Download or read book The Statistical Analysis of Functional MRI Data written by Nicole Lazar and published by Springer Science & Business Media. This book was released on 2008-06-10 with total page 302 pages. Available in PDF, EPUB and Kindle. Book excerpt: The study of brain function is one of the most fascinating pursuits of m- ern science. Functional neuroimaging is an important component of much of the current research in cognitive, clinical, and social psychology. The exci- ment of studying the brain is recognized in both the popular press and the scienti?c community. In the pages of mainstream publications, including The New York Times and Wired, readers can learn about cutting-edge research into topics such as understanding how customers react to products and - vertisements (“If your brain has a ‘buy button,’ what pushes it?”, The New York Times,October19,2004),howviewersrespondtocampaignads(“Using M. R. I. ’s to see politics on the brain,” The New York Times, April 20, 2004; “This is your brain on Hillary: Political neuroscience hits new low,” Wired, November 12,2007),howmen and womenreactto sexualstimulation (“Brain scans arouse researchers,”Wired, April 19, 2004), distinguishing lies from the truth (“Duped,” The New Yorker, July 2, 2007; “Woman convicted of child abuse hopes fMRI can prove her innocence,” Wired, November 5, 2007), and even what separates “cool” people from “nerds” (“If you secretly like Michael Bolton, we’ll know,” Wired, October 2004).

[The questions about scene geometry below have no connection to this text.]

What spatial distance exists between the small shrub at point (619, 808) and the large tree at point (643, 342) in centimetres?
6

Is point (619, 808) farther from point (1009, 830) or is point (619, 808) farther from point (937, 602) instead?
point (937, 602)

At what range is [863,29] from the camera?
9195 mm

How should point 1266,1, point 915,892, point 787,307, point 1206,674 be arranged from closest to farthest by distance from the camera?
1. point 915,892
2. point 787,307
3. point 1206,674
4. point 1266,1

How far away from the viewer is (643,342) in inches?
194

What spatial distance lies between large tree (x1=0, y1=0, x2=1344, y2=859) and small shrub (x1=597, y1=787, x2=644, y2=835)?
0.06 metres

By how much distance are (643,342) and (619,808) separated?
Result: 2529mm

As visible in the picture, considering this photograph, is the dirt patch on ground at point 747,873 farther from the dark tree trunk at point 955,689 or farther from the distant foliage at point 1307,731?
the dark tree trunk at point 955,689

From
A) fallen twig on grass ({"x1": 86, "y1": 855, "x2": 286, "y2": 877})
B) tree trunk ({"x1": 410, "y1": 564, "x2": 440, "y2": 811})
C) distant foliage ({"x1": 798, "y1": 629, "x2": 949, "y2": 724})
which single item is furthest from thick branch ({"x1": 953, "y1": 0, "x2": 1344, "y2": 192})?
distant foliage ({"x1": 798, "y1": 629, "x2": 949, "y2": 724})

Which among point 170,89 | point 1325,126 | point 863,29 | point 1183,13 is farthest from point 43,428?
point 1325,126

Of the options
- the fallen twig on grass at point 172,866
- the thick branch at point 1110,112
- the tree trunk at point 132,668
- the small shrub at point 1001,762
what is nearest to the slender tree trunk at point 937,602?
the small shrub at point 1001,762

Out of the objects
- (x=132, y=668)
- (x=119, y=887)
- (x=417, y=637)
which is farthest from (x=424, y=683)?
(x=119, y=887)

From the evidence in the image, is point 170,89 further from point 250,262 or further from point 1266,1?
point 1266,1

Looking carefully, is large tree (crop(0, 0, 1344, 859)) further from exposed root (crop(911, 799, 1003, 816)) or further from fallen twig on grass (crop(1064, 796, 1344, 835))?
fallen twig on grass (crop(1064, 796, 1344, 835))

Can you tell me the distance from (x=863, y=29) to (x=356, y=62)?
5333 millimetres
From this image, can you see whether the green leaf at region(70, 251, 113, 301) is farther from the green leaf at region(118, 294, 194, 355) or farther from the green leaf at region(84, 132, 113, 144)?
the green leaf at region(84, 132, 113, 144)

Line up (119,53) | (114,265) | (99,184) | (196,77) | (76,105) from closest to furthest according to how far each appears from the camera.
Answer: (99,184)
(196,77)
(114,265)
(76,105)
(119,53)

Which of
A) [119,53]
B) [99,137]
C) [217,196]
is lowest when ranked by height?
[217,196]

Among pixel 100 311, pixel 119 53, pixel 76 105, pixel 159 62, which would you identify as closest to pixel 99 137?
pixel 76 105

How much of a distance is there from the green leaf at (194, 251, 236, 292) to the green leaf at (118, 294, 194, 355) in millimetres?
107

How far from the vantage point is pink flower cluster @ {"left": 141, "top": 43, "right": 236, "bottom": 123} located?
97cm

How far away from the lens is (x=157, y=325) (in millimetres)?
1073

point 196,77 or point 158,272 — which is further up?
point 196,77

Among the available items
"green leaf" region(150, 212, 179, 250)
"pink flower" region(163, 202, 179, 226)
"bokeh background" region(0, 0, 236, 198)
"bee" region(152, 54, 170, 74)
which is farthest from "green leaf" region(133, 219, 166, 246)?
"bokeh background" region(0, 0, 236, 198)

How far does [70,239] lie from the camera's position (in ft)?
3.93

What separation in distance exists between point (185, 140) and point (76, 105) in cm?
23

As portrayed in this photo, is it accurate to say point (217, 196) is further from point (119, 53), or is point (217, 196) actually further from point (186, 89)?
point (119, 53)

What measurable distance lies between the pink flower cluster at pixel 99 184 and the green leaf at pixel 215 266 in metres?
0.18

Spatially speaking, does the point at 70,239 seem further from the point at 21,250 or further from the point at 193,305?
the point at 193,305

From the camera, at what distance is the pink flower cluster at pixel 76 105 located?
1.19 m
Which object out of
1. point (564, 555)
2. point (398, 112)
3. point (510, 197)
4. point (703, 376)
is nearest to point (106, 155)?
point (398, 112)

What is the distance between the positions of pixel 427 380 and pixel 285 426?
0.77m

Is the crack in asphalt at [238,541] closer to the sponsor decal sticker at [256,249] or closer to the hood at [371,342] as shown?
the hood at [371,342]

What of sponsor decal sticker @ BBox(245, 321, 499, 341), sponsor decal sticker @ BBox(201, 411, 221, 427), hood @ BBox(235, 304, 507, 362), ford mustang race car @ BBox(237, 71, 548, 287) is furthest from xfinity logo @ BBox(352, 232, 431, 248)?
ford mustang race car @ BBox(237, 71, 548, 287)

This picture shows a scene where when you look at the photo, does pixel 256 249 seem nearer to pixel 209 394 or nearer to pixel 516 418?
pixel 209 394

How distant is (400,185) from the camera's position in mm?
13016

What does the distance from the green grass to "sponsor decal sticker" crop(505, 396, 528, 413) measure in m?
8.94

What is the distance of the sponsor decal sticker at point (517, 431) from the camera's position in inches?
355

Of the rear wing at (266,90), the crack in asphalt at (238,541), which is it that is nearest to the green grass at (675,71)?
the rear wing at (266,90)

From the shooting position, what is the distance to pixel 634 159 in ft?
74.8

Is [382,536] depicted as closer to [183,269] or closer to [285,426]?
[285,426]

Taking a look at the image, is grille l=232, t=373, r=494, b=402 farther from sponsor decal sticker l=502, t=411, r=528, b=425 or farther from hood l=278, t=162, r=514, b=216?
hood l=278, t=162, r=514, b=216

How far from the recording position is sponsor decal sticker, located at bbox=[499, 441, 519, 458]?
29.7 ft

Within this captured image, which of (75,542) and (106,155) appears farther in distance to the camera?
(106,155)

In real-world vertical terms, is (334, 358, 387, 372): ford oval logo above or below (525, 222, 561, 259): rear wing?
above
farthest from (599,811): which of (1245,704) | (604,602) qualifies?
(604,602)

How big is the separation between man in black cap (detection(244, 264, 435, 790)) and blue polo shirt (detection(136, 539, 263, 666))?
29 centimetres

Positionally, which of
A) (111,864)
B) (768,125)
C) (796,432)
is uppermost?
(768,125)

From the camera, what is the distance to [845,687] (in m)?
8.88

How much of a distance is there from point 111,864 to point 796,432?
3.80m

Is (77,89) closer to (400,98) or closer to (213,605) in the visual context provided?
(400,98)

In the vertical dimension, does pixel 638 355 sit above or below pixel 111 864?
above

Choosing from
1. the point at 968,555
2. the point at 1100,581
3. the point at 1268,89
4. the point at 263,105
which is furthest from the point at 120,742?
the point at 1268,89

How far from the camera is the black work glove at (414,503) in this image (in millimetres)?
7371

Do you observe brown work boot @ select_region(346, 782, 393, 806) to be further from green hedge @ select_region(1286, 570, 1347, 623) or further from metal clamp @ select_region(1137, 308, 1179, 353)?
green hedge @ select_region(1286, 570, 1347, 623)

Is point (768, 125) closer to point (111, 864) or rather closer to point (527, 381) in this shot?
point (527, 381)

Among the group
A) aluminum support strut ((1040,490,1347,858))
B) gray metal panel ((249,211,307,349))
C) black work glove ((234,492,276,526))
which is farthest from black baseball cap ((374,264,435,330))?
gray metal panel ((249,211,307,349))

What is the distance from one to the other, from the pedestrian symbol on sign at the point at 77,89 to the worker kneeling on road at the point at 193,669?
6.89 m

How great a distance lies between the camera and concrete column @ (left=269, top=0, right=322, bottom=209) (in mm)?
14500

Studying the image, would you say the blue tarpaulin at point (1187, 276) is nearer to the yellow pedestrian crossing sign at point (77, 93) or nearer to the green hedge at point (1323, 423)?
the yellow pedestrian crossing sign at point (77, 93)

Reports on pathologies such as autism, in which neuroimaging plays a large role, are also common (for - stance, a Time magazine cover story from May 6, 2002, entitled “Inside the world of autism”).
Download or read book Functional Brain Mapping and the Endeavor to Understand the Working Brain written by Francesco Signorelli and published by BoD – Books on Demand. This book was released on 2013-06-19 with total page 526 pages. Available in PDF, EPUB and Kindle. Book excerpt: Functional brain mapping has by now gained a high impact on research and clinical practice: huge funds are unveiled all over the world in order to boost the research and clinical applications of this field of neuroscience. The most successful approach to unlock the mysteries of the brain, to tell it with Jay Ingram, is to bring together an interdisciplinary network of scientists and clinicians and encourage an interchange of ideas. It is this crossfire we try to promote with this book.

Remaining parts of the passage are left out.